Recommendations from Charles Ghigna Children’s Author & Poet
Charles Ghigna, also known as Father Goose, has written more than 100 books and more than 5,000 poems from his “tree house” in his Homewood house. His poetry has been published in the The New Yorker, The Village Voice and The New York Times, as well as in Highlights and Cricket. He’s also taught creative writing at colleges and high schools and speaks and reads poetry throughout the world. Here he shares his new favorite picture books for kids, parents, teachers, librarians—everyone!
National Geographic Book of Nature Poetry
Edited by J. Patrick Lewis
Poems by Robert Frost to Billy Collins accompany stunning nature photos by National Geographic photographers. Open the book and experience the beauty and power of nature—and poetry.
World Make Way: New Poems Inspired by Art
Edited by Lee Bennett Hopkins
This volume features 18 contemporary poets who wrote poems inspired by works of art from The Metropolitan Museum of Art, including paintings by Mary Cassatt and Winslow Homer.
Read! Read! Read!
Written by Amy Ludwig VanDerwater and Illustrated by Ryan O’Rourke
I love picture books of poems, especially picture books of poems about reading! The 23 in the book celebrate how reading opens minds and allows you to explore the whole world, accompanied by artwork that captures the imagination and playfulness of their words.
The Knowing Book
Written by Rebecca Kai Dotlich and Illustrated by Matthew Cordell
Who can resist a book that begins, “Open a door … Follow a trail … And before you forget, look up …”? Experience the wonder of the world with a young rabbit whose path takes him on a journey of a lifetime.

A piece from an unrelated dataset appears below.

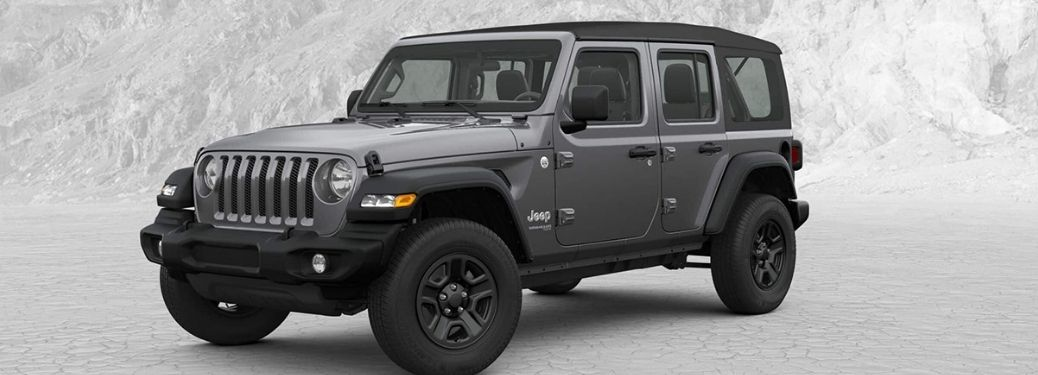 2019 Jeep Wrangler unlimited on display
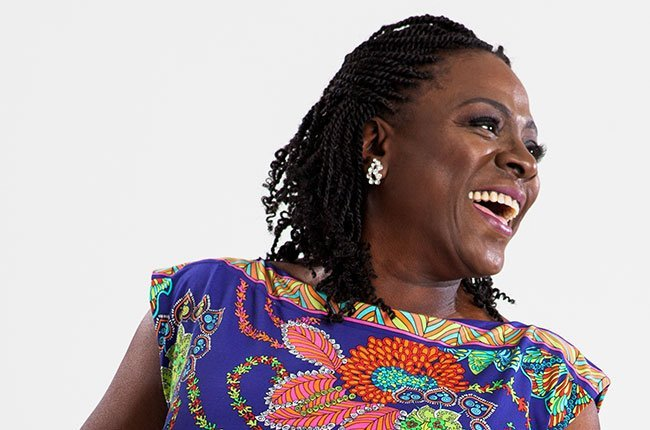 Questlove, Chaka Khan And Others Remember Legacy of Sharon Jones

Written by Matt Forrest Esenwine and Illustrated by Fred Koehler
There’s so much to love about this book. It’s an enchanting story with shadowy illustrations about three kids and a flashlight on a nighttime backyard adventure. Its heroes encounter spooky woods, a fearsome tiger, a time-forgotten tomb, an Egyptian god, a sword-fighting pirate and a giant squid all beyond their tree house.